The funding formula requires that districts increase and improve services and programs for high-needs students in proportion to the “supplemental” and “concentration” funding they receive for those students.

“Districts in our sample appear to be using their resources, for the most part, to support targeted student groups,” the report said. They were able to show they used the money to hire counselors and social workers, and to increase tutoring and advanced placement programs for the formula’s targeted student groups. One district used the formula to shift staffing to high-needs schools.

But Humphrey, in an interview, acknowledged there was “unevenness” in how districts accounted for the spending, and an overall lack of transparency in LCAPs. “By and large, our impression is that they are making good-faith efforts,” he said.

Researchers also found questionable uses. One district used supplemental and concentration funding only to make one-time, new purchases for schools. Another district defined “fair” distribution as funneling extra dollars only to the top 10 percent of students most likely to attend college for SAT preparation and tutoring. Researchers said they couldn’t determine if this approach, clearly at odds with the formula’s intent, is prevalent elsewhere.

All districts complained that rising pensions and other costs, declining or static enrollments, and projected flattening of revenues were squeezing the formula’s base revenues. “Thus, as student counts decrease or level off, we found some districts shifting funding they had once directed to targeted groups to cover ongoing expenses instead,” the report said. These included remodeling bathrooms and school security.

As one unnamed district official said, “Technically, like the next year or two out, we are going to get no new base dollars … so we are finding ways of redefining core and calling that supplemental.”

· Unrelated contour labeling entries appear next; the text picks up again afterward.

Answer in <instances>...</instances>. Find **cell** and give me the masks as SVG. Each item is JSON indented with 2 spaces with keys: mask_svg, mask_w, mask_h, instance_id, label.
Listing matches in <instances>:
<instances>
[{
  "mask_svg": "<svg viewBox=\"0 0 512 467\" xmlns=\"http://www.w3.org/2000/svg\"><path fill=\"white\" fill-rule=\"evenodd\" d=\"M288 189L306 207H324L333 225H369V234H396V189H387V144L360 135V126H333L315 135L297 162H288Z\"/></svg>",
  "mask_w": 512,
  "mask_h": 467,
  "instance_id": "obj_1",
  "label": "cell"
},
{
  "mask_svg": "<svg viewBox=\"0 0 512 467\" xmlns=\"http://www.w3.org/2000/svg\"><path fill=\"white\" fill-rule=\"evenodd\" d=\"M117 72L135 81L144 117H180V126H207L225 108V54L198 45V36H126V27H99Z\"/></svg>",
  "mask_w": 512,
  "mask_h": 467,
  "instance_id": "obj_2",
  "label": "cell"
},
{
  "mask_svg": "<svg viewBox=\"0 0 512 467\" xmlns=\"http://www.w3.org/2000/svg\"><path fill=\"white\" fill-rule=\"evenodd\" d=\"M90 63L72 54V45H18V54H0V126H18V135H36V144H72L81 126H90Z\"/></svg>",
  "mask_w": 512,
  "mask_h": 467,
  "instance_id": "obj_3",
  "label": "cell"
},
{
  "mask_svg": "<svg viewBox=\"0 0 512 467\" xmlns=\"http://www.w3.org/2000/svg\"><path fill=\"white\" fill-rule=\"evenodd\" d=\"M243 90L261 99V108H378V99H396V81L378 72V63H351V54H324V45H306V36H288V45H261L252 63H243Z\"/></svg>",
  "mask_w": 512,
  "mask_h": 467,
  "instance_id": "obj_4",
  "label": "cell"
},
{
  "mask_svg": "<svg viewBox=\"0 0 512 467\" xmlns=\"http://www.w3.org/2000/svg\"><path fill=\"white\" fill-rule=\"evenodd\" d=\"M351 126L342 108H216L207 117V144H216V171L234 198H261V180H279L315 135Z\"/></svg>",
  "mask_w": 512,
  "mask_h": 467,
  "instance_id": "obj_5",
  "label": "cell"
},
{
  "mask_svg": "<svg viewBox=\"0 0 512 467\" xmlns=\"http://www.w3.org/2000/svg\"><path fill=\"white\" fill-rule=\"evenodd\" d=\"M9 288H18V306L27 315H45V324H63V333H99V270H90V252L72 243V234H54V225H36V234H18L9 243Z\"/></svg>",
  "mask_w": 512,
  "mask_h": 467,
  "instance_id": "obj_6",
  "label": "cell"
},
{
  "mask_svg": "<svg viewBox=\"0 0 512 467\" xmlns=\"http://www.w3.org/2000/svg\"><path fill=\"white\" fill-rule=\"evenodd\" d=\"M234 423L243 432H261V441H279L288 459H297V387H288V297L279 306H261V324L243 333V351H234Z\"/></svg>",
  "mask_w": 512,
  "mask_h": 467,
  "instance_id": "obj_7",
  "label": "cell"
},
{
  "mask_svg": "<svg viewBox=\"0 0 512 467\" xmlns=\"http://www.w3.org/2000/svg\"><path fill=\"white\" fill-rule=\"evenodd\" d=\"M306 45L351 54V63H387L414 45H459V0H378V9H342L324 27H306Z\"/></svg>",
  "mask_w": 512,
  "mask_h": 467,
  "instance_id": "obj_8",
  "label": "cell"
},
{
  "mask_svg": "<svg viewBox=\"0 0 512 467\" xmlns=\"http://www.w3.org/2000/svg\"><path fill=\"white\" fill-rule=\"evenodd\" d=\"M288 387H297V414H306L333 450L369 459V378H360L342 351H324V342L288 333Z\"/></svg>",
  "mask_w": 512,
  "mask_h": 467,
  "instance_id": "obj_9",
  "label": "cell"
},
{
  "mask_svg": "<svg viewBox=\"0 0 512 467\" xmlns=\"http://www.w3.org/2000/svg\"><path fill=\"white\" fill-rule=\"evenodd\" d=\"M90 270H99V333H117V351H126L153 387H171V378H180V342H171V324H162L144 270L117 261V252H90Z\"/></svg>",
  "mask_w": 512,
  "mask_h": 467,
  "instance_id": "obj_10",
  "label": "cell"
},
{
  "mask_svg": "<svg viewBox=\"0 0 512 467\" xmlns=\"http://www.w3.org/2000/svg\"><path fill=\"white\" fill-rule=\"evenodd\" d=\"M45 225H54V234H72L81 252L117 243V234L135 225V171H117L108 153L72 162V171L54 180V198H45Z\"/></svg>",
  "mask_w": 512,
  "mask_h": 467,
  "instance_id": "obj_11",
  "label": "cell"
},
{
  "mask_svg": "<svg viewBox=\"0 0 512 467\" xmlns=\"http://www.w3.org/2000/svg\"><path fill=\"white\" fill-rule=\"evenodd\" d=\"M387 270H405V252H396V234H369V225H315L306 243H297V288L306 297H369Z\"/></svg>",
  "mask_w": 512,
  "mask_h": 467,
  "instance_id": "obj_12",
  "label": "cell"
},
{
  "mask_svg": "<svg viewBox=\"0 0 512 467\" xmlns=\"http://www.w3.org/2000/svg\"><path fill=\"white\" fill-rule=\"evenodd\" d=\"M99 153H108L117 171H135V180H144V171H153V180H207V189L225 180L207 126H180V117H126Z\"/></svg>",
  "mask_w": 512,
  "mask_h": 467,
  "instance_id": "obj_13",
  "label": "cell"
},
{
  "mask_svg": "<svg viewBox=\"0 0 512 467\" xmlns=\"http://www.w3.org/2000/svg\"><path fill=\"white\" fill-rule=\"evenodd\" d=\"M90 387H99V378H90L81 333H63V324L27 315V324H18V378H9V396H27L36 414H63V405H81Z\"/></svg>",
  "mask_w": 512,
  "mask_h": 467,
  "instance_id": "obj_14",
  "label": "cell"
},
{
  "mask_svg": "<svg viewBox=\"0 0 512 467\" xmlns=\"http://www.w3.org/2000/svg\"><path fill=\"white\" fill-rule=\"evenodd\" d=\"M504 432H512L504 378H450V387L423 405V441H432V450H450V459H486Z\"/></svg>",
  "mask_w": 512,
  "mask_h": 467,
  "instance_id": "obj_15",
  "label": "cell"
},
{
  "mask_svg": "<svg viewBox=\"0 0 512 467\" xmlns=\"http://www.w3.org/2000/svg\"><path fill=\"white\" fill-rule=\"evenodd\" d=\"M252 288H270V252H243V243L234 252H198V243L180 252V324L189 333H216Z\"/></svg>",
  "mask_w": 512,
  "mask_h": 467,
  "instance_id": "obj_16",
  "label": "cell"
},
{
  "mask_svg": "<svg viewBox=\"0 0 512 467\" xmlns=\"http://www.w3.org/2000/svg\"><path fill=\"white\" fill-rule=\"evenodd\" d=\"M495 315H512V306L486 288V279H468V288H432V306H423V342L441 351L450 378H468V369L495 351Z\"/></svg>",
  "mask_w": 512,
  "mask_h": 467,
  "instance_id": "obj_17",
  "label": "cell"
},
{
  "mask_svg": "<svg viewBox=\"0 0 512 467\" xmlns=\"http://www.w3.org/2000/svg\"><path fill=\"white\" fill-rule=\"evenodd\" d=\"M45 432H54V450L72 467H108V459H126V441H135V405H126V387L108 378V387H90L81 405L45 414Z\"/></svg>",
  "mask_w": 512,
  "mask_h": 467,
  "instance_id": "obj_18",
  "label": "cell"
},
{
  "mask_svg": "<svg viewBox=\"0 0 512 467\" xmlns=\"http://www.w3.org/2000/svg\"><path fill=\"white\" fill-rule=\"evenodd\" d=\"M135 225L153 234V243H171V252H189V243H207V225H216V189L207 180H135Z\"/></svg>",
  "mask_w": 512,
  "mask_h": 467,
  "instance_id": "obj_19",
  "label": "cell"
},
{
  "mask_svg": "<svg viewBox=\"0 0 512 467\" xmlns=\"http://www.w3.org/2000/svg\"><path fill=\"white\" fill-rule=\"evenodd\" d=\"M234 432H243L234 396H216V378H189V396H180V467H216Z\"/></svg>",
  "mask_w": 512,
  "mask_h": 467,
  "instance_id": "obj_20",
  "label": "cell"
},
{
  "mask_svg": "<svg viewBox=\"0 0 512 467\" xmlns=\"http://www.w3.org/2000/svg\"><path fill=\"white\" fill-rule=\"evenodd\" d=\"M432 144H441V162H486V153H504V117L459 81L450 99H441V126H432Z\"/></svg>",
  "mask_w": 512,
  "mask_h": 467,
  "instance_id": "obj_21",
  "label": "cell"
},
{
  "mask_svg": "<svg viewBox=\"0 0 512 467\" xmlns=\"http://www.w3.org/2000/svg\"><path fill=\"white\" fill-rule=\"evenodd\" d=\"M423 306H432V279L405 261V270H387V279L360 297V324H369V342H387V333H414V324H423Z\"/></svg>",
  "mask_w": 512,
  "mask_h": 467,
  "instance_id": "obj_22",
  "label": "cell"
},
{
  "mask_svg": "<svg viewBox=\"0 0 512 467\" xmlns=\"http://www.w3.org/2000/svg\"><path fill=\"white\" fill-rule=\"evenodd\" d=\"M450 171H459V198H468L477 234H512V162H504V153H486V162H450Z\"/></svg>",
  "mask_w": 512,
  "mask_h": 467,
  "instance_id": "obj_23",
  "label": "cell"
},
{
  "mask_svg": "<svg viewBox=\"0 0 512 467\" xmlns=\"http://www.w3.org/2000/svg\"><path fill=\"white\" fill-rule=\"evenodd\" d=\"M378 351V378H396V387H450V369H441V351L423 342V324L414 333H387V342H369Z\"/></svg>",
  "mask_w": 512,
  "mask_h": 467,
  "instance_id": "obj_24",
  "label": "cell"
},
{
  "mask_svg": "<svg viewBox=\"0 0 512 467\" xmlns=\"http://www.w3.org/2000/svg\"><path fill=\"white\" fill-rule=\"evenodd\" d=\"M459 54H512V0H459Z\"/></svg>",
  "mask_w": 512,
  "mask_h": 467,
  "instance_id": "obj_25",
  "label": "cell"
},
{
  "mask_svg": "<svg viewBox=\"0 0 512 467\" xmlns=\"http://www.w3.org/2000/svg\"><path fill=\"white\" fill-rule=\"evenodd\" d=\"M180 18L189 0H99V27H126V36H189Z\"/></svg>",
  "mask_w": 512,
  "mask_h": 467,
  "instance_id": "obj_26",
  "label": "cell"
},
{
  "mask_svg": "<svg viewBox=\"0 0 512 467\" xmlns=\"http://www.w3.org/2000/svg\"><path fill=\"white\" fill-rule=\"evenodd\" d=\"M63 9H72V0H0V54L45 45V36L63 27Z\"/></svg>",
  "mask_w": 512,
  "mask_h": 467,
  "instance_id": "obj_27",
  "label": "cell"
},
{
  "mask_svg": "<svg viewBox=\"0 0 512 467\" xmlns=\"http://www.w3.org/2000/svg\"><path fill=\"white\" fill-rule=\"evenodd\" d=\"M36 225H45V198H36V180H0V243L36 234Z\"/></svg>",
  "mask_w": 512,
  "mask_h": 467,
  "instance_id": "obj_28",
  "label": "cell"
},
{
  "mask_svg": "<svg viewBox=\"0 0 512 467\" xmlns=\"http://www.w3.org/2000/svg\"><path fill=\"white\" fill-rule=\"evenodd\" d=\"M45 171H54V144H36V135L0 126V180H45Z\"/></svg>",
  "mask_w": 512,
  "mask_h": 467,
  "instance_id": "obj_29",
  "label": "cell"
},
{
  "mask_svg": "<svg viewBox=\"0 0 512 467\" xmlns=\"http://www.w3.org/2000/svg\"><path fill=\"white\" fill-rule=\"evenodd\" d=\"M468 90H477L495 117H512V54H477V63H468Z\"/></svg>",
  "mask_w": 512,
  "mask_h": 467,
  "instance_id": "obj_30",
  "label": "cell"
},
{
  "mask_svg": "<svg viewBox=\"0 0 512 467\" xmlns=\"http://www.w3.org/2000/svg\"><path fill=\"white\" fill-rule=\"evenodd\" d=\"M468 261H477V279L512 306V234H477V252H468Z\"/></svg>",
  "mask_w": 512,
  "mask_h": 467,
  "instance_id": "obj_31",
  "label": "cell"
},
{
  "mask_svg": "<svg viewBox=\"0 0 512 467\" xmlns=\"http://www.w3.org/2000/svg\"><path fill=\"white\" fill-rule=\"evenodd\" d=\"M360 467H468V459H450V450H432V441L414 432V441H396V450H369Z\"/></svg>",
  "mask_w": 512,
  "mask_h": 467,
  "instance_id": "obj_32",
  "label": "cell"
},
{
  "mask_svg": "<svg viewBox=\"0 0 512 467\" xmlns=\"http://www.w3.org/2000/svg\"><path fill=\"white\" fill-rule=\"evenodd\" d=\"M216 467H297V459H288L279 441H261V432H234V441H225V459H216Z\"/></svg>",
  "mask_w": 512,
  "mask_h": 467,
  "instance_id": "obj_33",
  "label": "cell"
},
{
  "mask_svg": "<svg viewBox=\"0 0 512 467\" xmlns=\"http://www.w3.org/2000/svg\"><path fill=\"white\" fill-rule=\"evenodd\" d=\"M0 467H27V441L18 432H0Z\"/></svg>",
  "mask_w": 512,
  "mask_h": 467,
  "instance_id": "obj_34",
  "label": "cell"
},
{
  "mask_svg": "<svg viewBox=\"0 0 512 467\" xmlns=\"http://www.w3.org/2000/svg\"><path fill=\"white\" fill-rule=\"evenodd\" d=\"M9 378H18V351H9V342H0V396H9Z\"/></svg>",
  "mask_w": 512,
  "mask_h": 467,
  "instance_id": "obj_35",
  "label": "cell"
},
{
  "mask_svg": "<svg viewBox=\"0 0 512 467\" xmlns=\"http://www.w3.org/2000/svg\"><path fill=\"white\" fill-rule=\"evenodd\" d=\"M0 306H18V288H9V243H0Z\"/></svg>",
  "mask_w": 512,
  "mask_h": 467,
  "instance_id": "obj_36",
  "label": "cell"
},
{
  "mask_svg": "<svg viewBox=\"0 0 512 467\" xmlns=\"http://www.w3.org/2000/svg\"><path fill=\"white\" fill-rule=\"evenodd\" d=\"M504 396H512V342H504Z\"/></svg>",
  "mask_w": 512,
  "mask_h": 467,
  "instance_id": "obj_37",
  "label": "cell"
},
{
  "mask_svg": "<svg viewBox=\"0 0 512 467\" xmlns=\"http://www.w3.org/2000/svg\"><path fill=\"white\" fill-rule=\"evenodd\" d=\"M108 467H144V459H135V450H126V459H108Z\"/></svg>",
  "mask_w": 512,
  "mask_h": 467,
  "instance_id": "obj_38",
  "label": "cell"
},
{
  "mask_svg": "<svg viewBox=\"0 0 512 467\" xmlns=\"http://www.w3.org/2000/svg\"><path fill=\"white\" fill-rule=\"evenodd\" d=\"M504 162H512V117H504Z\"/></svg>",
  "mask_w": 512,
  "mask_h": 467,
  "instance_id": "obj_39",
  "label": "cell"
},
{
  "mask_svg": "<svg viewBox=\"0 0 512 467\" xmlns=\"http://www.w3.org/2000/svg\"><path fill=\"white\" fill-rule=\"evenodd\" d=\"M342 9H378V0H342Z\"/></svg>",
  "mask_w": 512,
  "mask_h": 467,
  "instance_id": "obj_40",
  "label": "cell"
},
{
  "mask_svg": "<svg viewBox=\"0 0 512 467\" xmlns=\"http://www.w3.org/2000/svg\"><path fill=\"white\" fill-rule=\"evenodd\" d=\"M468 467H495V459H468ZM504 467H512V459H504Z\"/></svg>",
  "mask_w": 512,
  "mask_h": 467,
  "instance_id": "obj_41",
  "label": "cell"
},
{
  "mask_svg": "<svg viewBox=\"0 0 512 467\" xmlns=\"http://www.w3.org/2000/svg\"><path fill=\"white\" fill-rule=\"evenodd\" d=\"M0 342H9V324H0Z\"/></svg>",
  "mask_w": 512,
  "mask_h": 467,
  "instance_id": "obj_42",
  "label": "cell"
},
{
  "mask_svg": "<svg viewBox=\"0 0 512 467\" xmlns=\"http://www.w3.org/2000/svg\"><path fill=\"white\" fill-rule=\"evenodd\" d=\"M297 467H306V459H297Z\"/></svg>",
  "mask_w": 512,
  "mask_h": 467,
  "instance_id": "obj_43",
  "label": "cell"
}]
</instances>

The spending raised questions about the oversight of the county offices of education, which had reviewed and signed off on all of the districts’ LCAPs. “Again this year, we found wide variation” in how county offices “interpreted the spirit and intention” of the funding formula, the report said.

The report does not recommend ways to make it easier to determine how supplemental and concentration dollars have been spent. However, Koppich said in an interview she opposes Assembly Bill 1321, pushed by dozens of education advocacy groups, that would require districts to track sources of funding and spending at the school level.

Moving forward, the researchers recommend giving districts flexibility to develop alternatives to the state’s LCAP template. By trying to do too much, they concluded, the LCAP has become an impediment to a primary goal of the funding formula: coherent planning.